Research in context
Evidence before this study
X-linked hypophosphataemia, caused by loss-of-function mutations in the PHEX (phosphate-regulating endopeptidase homolog, X-linked) gene, is the most common heritable form of rickets and osteomalacia. X-linked hypophosphataemia is characterised by elevated circulating concentrations of fibroblast growth factor 23 (FGF23), resulting in renal phosphate wasting, decreased 1,25(OH)2D concentrations, skeletal deformities, impaired growth, and compromised physical functioning. Since the 1980s, conventional therapy for X-linked hypophosphataemia has consisted of multiple daily doses of oral phosphate and one or more daily doses of active vitamin D. Although this therapy might improve rickets and skeletal deformities, the response is variable. Often rickets and short stature persist, and some patients require surgical intervention for lower extremity deformities. Also, clinical complications of conventional therapy can include nephrocalcinosis and hyperparathyroidism. Burosumab, a fully human monoclonal antibody against FGF23, received approval from the US Food and Drug Administration and from Health Canada, and conditional marketing approval by the European Medicines Agency in 2018 for the treatment of X-linked hypophosphataemia (conditions of approval vary). Two paediatric, single-arm, phase 2 clinical trials have shown that inhibition of FGF23 with burosumab restores phosphate homeostasis, and improves rickets, growth, and mobility in affected 1–12-year-old children. Complications associated with conventional therapy such as nephrocalcinosis and hyperparathyroidism were not detected in those phase 2 paediatric trials of burosumab.
Added value of this study
This international, randomised, active-controlled, open-label, phase 3 trial is the first to compare the efficacy and safety of switching to burosumab versus continuing conventional therapy among 1–12-year-old children with X-linked hypophosphataemia. In this trial, burosumab resulted in greater radiographic improvement of rickets and lower extremity bowing, larger decreases in serum alkaline phosphatase activity, and greater increases in serum phosphorus, growth, and mobility than continuation of conventional therapy. These improvements occurred in children who switched from long-standing conventional therapy to burosumab, suggesting that burosumab offers a therapeutic advantage over conventional therapy. From a safety standpoint, no patient developed hyperphosphataemia or worsening nephrocalcinosis scores in either treatment group. There were no discontinuations from the study or treatment. Adverse events were more frequent with burosumab compared with conventional therapy, mostly driven by adverse events associated with injecting a subcutaneous therapeutic protein.

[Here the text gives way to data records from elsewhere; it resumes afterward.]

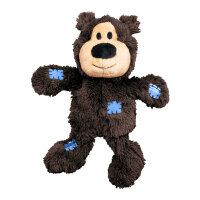 KONG Wild Knots Bear Jumbo Extra Large, diverse Farben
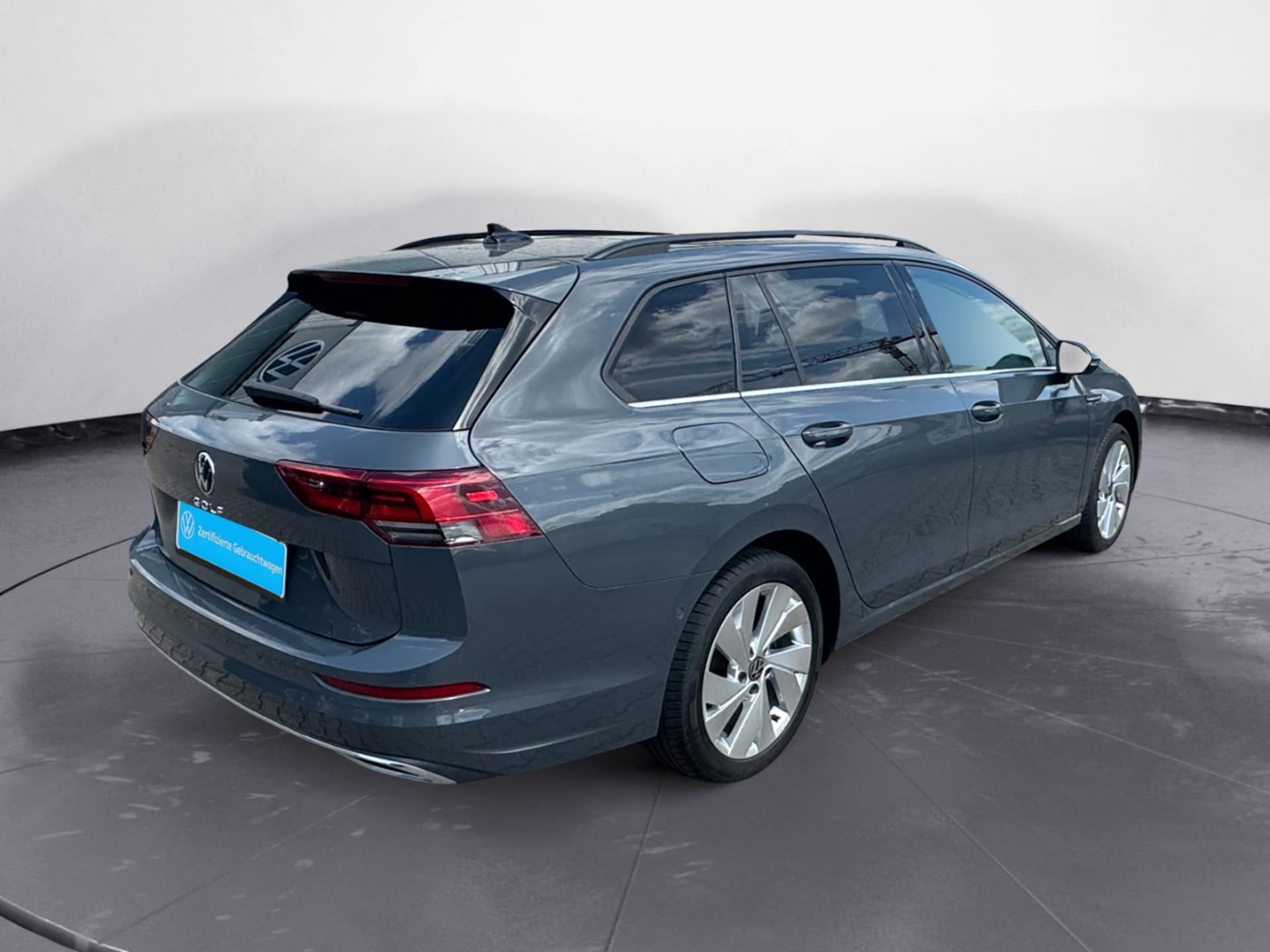 Volkswagen Golf Variant Style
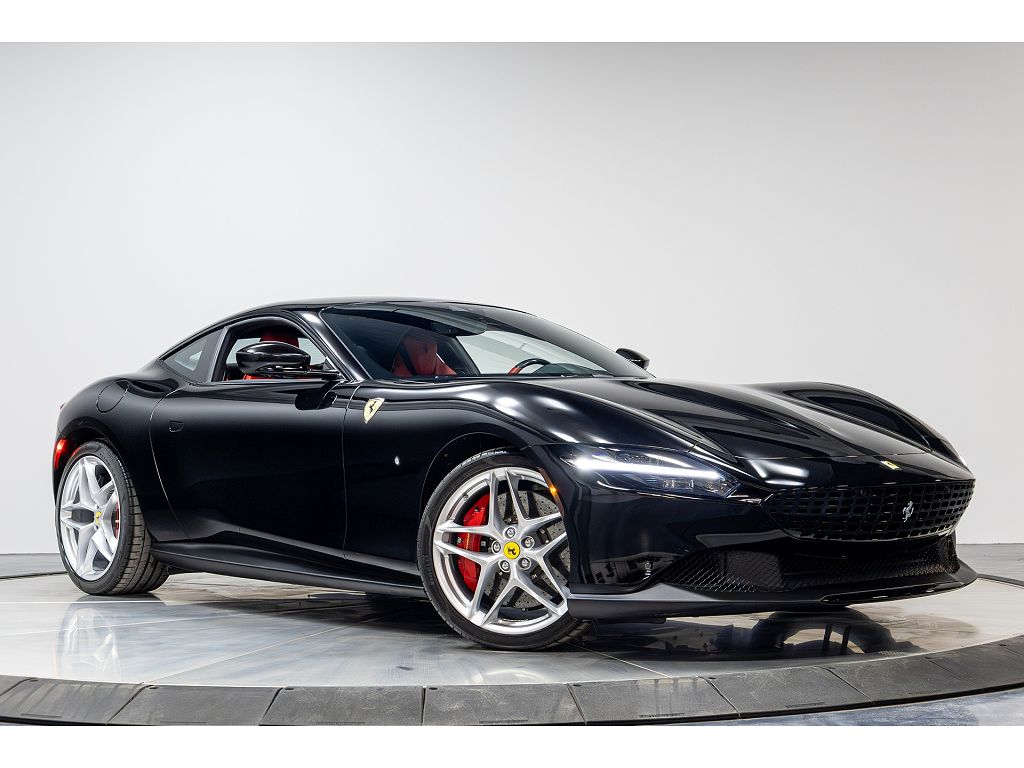 2022 Ferrari Roma Unspecified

Implications of all the available evidence
This phase 3 trial presents the first comparison of conventional therapy with burosumab in children with X-linked hypophosphataemia, and showed the superiority of burosumab over continuation of conventional therapy for several clinical outcomes, including the correction of renal phosphate wasting. By improving rickets, long bone deformities, and linear growth, burosumab offers a promising new treatment approach for children with X-linked hypophosphataemia.